Experts have advised the Central Bank of Nigeria to withdraw from further deployment of monetary policy tightening as a tool to check the inflationary pressure.
According to Vanguard, Managing Director, Centre for the Promotion of Private Enterprise, Muda Yusuf, said this in response to the November 2022 inflation figure released by the National Bureau of Statistics last Thursday.
The statistics revealed that the headline inflation accelerated by 0.38% in November month-on-month, while the food inflation rose to 24.13% from 23.72% in October.
He said that the reason Nigerian economy is the way it currently is, is because the country is not credit-driven, and as a result, the implementation of tightening policies has been inconsequential as a tool to tame inflation.

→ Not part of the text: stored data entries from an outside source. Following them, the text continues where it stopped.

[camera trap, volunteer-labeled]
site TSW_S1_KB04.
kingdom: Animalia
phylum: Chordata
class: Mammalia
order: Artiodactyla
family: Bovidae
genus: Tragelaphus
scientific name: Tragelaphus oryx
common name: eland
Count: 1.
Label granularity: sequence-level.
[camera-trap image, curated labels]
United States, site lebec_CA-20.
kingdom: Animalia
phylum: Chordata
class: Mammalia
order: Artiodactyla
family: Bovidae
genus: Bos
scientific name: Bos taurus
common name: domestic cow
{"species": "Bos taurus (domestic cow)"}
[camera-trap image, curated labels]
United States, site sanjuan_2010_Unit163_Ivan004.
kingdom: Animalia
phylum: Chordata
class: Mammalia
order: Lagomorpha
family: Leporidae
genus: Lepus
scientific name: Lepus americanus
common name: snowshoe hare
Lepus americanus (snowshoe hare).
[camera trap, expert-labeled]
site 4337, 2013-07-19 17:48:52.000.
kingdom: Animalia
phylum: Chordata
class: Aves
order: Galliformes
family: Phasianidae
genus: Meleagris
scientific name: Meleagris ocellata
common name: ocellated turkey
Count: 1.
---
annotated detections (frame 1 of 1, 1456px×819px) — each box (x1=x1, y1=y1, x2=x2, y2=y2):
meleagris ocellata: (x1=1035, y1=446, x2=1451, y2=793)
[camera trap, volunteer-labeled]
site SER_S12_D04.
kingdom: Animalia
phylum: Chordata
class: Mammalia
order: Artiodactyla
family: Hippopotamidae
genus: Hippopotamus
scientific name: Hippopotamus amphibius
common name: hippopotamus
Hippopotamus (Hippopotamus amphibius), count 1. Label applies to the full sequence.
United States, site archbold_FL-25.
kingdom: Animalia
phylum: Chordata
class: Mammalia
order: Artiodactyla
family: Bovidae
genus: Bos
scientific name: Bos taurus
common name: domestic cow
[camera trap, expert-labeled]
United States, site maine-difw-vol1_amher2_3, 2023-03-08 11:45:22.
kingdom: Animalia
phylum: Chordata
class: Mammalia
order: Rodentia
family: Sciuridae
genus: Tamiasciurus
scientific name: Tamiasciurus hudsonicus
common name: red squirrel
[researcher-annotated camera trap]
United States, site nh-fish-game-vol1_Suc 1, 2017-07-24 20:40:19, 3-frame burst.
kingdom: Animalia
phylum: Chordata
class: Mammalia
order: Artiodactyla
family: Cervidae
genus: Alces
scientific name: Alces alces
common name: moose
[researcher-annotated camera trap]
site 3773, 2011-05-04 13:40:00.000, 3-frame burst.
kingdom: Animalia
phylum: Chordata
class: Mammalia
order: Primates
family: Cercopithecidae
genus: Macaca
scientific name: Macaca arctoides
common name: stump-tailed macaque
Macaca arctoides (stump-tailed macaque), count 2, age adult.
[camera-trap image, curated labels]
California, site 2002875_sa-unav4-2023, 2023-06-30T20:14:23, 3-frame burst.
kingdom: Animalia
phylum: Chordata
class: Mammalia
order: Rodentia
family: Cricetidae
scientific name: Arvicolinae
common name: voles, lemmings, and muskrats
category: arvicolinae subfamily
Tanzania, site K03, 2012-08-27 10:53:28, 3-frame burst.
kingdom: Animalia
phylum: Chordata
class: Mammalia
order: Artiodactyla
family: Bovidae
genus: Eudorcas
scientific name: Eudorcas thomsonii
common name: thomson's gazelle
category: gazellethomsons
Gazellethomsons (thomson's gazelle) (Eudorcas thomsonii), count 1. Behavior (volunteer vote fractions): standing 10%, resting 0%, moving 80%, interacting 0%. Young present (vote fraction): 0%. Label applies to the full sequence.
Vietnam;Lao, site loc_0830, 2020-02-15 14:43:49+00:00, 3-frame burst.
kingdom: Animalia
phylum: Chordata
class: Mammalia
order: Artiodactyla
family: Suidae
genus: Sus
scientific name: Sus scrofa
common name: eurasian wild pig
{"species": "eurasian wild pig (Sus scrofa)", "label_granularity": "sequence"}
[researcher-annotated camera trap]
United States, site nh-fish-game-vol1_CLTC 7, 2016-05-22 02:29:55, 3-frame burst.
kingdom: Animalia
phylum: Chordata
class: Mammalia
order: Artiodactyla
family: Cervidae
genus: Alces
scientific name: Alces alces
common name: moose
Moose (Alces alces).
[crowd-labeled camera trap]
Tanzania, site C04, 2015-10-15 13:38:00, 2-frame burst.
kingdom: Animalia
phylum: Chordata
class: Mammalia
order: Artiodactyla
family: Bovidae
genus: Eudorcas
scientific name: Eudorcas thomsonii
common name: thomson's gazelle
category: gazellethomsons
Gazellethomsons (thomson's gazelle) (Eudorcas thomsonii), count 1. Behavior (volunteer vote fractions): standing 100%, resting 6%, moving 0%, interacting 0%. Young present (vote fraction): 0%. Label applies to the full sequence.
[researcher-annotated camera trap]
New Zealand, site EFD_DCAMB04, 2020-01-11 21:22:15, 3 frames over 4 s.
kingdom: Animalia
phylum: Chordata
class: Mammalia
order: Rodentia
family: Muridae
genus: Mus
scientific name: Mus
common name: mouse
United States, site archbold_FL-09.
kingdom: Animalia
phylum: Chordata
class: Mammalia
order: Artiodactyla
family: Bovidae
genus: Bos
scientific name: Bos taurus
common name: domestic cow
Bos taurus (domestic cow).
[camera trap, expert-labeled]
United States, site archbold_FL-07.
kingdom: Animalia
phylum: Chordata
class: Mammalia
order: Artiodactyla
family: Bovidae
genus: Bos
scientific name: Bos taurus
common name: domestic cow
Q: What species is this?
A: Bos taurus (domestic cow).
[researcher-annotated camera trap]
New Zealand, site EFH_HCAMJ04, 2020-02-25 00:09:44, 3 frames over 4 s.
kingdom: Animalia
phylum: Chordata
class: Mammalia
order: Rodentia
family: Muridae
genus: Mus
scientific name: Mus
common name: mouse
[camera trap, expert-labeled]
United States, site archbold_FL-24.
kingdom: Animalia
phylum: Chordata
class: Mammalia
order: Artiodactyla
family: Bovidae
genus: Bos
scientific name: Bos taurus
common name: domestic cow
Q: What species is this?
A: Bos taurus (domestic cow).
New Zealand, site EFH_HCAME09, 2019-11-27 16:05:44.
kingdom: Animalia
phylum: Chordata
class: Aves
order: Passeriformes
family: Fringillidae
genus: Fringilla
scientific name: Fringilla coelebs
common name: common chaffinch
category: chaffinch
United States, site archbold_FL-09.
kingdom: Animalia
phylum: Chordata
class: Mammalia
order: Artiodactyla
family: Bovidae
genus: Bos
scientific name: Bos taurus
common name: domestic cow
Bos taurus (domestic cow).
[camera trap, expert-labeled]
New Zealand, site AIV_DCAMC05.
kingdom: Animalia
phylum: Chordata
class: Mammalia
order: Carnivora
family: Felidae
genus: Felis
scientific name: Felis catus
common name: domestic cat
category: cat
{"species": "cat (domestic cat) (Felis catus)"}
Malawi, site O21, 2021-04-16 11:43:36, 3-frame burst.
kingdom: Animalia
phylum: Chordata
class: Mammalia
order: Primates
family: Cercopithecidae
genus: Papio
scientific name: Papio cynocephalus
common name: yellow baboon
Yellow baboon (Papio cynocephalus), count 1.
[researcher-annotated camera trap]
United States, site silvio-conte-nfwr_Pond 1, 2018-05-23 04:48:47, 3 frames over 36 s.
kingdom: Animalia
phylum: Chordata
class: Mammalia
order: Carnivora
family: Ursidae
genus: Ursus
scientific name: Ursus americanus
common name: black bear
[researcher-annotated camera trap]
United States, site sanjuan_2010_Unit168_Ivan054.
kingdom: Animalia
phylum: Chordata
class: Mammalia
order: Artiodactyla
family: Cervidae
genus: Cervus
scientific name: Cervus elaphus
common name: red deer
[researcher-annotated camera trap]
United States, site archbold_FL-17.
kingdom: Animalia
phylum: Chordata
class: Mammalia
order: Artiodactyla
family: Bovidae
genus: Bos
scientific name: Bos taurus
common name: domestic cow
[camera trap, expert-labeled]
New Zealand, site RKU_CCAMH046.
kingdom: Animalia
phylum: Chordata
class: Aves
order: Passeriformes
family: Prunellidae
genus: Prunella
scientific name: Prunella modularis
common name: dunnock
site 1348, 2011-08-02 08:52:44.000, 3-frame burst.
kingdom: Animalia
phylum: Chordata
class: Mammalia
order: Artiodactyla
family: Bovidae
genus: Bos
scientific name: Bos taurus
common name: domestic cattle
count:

He stated, “As at October, 2022, credit to the private sector as a percentage of GDP was 22.7 per cent in Nigeria. The percentages for other countries in 2020 according to the World Bank were 32 per cent in Kenya; 96 per cent in Morocco; 193 per cent in Japan; 143 per cent in the UK; 216 per cent in the United States; and 39 per cent was the average for sub-Saharan Africa. This underscores the need for variabilities in policy responses. Inflation has been spiking despite the serial monetary tightening.”
He argued that sustained tightening penalizes entrepreneurs (especially the real sector), and increases the cost of credit with heightened prospects of a backlash on growth.
“Inflation restraining strategies should accordingly focus on productivity boosting supply side factors and reduction in ways and means funding of deficit,” he added.